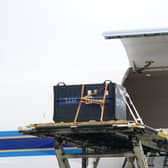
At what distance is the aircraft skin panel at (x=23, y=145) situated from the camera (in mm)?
9438

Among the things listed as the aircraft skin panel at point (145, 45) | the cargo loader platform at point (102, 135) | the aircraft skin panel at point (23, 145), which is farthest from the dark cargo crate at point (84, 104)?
the aircraft skin panel at point (23, 145)

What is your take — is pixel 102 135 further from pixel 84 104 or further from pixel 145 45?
pixel 145 45

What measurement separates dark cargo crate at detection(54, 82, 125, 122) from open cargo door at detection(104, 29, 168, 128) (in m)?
0.71

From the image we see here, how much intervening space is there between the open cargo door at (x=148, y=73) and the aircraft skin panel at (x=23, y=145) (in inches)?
58.7

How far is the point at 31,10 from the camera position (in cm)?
1056

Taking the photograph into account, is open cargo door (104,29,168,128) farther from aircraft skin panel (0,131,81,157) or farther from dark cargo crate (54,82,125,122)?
aircraft skin panel (0,131,81,157)

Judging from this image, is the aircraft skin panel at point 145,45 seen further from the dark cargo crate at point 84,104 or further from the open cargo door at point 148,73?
the dark cargo crate at point 84,104

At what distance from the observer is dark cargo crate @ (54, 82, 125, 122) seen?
22.5 feet

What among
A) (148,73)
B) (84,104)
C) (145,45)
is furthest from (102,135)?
(148,73)

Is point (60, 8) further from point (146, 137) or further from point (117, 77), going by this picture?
point (146, 137)

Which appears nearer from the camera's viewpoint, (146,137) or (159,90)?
(146,137)

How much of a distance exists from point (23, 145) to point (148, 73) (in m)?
2.20

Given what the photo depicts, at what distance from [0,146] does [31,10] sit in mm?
2380

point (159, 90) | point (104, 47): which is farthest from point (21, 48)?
point (159, 90)
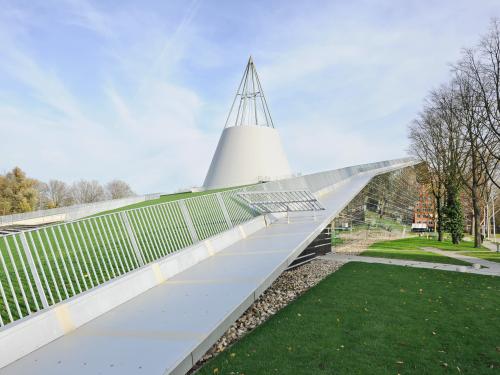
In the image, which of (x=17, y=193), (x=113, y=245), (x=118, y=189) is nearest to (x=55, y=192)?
(x=118, y=189)

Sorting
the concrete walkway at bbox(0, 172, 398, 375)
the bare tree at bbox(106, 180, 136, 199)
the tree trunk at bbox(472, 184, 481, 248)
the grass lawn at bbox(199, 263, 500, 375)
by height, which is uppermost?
the bare tree at bbox(106, 180, 136, 199)

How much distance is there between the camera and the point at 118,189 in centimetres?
7688

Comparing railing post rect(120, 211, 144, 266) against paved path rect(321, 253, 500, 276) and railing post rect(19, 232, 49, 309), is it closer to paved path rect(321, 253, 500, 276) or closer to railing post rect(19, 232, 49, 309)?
railing post rect(19, 232, 49, 309)

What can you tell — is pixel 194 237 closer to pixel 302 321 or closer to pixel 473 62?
pixel 302 321

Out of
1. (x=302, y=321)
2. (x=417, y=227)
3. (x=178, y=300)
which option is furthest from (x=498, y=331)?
(x=417, y=227)

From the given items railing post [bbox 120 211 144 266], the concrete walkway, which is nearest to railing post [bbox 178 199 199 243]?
the concrete walkway

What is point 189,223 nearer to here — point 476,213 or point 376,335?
point 376,335

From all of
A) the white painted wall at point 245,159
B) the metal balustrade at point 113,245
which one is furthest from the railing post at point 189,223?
the white painted wall at point 245,159

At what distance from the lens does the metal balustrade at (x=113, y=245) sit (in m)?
5.37

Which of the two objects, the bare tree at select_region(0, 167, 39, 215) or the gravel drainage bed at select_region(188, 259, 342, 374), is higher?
the bare tree at select_region(0, 167, 39, 215)

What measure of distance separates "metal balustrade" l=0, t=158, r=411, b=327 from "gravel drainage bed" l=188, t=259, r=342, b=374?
2085 mm

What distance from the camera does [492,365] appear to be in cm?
545

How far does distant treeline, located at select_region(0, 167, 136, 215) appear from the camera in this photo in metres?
47.6

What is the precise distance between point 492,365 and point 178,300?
4.89 m
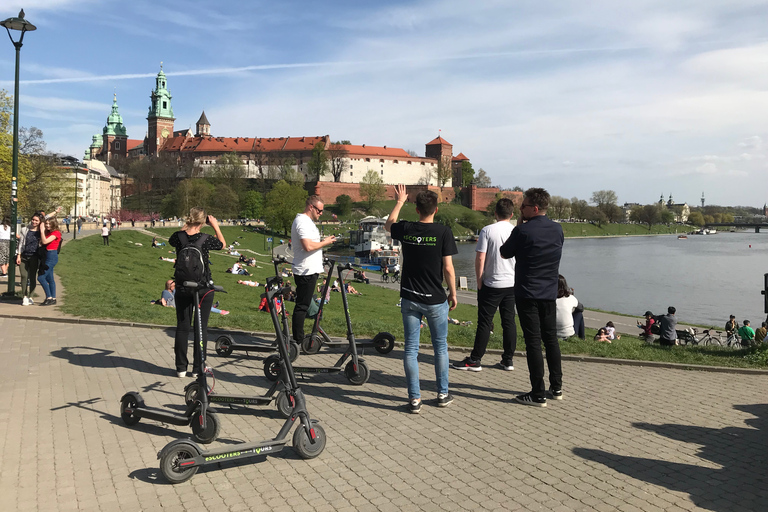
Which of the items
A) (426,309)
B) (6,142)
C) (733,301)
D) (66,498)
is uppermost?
(6,142)

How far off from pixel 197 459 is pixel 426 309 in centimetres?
250

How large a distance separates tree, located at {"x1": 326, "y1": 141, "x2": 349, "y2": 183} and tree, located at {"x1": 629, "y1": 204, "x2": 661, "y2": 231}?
9789 cm

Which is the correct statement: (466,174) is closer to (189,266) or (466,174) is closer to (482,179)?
(482,179)

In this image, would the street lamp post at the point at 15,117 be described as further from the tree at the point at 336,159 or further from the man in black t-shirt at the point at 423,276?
the tree at the point at 336,159

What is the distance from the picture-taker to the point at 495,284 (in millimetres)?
7301

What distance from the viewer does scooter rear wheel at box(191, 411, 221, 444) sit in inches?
193

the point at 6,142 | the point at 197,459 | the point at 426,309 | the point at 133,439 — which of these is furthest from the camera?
the point at 6,142

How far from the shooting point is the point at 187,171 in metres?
125

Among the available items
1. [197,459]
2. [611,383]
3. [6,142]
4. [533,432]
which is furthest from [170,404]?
[6,142]

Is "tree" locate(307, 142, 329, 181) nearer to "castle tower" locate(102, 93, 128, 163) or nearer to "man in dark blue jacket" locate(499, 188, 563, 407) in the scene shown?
"castle tower" locate(102, 93, 128, 163)

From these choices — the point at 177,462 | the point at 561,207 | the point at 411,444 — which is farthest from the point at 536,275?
the point at 561,207

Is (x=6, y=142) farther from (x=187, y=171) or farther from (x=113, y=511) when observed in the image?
(x=187, y=171)

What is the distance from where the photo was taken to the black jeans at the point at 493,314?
736 cm

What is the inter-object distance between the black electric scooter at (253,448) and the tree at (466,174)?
152m
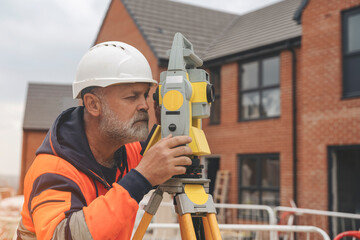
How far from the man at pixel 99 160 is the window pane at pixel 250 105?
10.6 metres

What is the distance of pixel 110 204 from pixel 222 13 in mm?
17495

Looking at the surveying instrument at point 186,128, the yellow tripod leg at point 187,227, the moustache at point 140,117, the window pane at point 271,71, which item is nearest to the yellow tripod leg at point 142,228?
the surveying instrument at point 186,128

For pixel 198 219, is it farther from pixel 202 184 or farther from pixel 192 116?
pixel 192 116

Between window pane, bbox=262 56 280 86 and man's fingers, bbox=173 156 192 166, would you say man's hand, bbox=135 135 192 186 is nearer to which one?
man's fingers, bbox=173 156 192 166

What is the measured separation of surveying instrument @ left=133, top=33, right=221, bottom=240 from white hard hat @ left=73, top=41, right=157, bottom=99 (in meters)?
0.13

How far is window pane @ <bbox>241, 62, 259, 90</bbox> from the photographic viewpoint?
1270cm

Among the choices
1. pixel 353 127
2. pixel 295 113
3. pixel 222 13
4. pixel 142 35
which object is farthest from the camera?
pixel 222 13

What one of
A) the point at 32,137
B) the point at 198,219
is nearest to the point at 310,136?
the point at 198,219

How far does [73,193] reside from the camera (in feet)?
5.60

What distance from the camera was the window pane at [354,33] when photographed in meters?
9.59

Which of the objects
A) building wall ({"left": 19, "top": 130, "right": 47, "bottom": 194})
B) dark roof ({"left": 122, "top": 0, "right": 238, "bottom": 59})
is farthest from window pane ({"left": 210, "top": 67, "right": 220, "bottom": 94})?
building wall ({"left": 19, "top": 130, "right": 47, "bottom": 194})

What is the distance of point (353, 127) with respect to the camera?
9352mm

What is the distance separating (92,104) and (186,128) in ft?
1.48

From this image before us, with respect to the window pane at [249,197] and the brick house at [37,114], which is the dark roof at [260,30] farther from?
the brick house at [37,114]
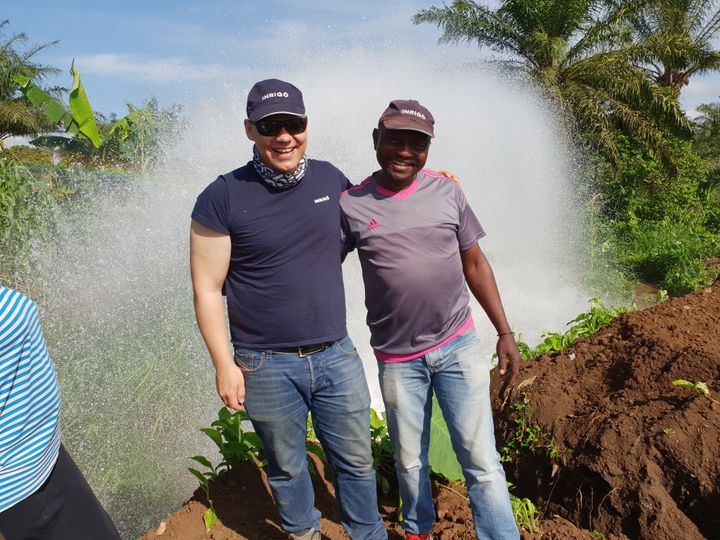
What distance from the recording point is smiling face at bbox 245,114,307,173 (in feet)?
7.86

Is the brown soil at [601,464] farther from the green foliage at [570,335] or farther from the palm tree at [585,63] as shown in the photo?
the palm tree at [585,63]

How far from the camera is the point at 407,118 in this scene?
2.46m

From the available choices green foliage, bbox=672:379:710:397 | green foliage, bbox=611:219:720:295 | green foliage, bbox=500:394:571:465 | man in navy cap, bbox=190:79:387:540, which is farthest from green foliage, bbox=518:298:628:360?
green foliage, bbox=611:219:720:295

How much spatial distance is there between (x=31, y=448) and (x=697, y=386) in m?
2.77

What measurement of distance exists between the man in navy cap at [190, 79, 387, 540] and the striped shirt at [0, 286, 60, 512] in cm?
62

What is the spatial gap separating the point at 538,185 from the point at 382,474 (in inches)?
386

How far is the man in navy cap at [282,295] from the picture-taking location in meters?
2.40

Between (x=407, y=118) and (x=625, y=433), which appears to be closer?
(x=407, y=118)

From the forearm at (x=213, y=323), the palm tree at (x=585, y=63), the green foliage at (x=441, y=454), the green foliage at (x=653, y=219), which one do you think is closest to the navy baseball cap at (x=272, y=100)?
the forearm at (x=213, y=323)

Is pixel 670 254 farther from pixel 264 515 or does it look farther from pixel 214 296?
pixel 214 296

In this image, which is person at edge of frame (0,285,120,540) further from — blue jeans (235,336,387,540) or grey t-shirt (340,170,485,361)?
grey t-shirt (340,170,485,361)

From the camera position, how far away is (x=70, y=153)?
16172 mm

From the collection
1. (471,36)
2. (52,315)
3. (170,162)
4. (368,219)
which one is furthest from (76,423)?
(471,36)

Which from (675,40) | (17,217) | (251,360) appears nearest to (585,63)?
(675,40)
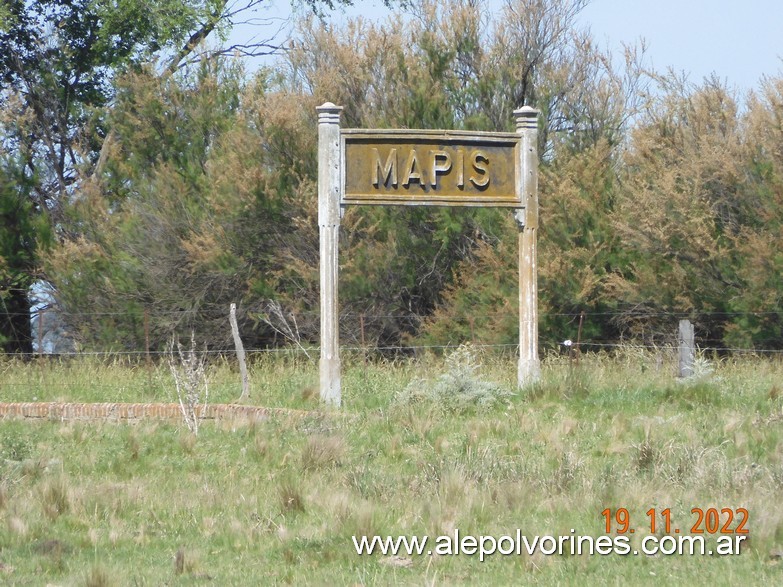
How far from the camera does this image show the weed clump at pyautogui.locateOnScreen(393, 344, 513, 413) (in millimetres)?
12000

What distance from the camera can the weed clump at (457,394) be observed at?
39.4 ft

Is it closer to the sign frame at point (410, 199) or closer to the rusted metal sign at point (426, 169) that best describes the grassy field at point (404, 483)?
the sign frame at point (410, 199)

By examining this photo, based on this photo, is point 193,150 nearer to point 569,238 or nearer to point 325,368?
point 569,238

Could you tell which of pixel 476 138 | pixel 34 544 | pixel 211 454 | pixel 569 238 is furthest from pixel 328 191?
pixel 569 238

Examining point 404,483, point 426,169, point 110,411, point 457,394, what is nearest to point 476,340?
point 426,169

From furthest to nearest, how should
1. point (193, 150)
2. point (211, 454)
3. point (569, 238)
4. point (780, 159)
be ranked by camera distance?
1. point (193, 150)
2. point (569, 238)
3. point (780, 159)
4. point (211, 454)

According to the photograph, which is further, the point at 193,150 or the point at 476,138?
the point at 193,150

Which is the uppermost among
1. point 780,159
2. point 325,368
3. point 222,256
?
point 780,159

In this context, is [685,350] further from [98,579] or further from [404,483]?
[98,579]

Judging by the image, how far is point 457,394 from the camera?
40.1 ft

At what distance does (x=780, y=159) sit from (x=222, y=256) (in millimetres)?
9997

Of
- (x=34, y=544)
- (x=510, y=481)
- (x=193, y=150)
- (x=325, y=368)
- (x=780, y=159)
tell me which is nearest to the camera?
(x=34, y=544)

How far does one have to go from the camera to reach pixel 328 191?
13.2m

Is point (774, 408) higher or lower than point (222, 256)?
lower
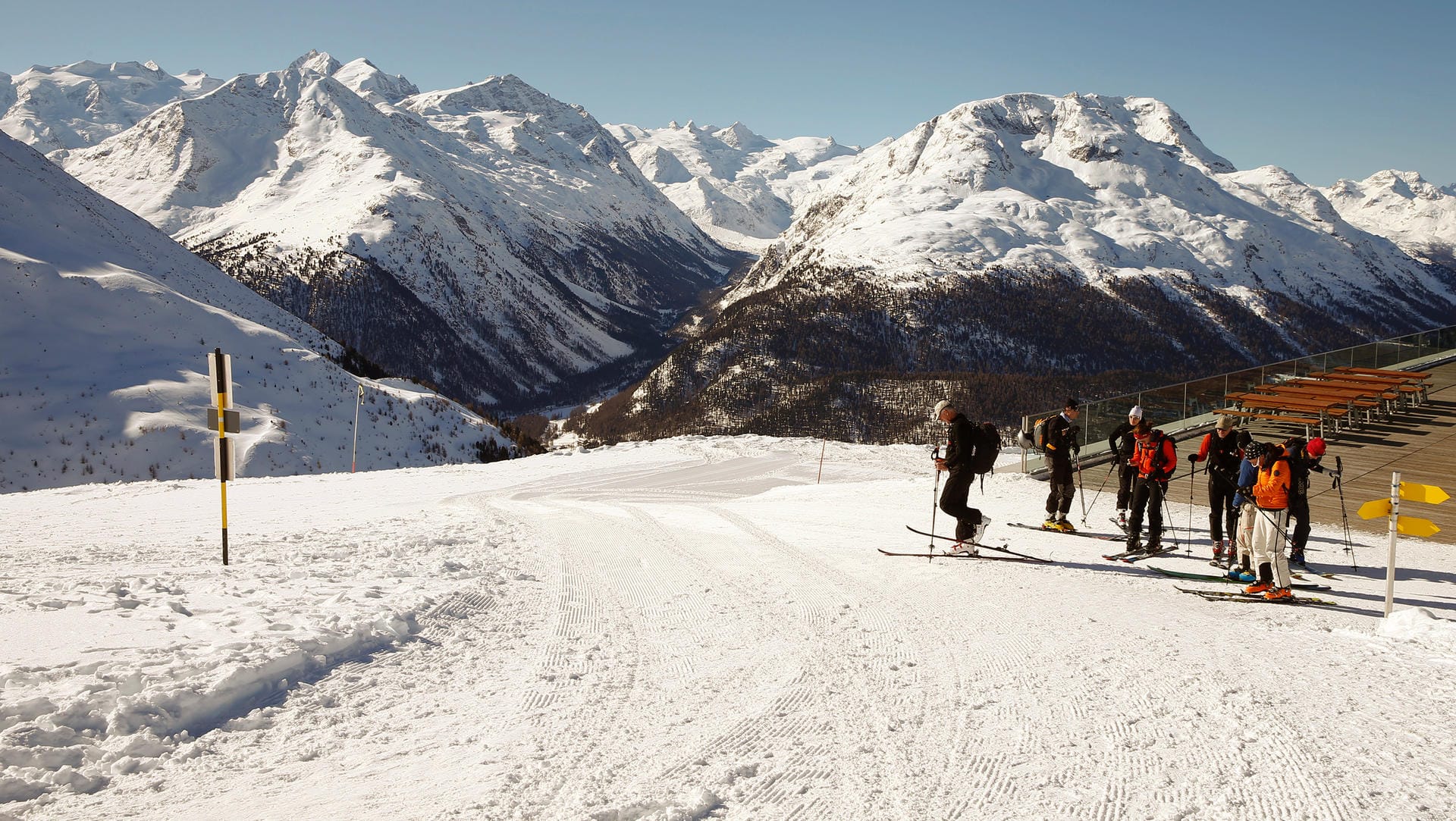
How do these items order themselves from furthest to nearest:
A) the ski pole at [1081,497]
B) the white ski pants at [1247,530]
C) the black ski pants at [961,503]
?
the ski pole at [1081,497] → the black ski pants at [961,503] → the white ski pants at [1247,530]

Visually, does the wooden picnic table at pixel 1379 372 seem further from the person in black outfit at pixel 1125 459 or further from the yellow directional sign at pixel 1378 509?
the yellow directional sign at pixel 1378 509

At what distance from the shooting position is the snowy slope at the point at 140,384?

####

**Short exercise:**
Only the lines from the one containing "How far does one" through the end of the listing are to be quoted, exactly and with both ends included; pictures are left out.

**Exercise output:**
How far does one have to go from the camera to reach pixel 328 191?
13.2m

Is point (774, 408) higher or lower than point (222, 256)?
lower
How do these items order themselves from furthest to nearest:
A) the ski pole at [1081,497]
B) the white ski pants at [1247,530]
C) the black ski pants at [961,503]
?
the ski pole at [1081,497] → the black ski pants at [961,503] → the white ski pants at [1247,530]

Visually, does the wooden picnic table at pixel 1379 372 seem further from the person in black outfit at pixel 1125 459 or further from the yellow directional sign at pixel 1378 509?
the yellow directional sign at pixel 1378 509

At what distance from the shooting position is the snowy slope at the point at 140,384?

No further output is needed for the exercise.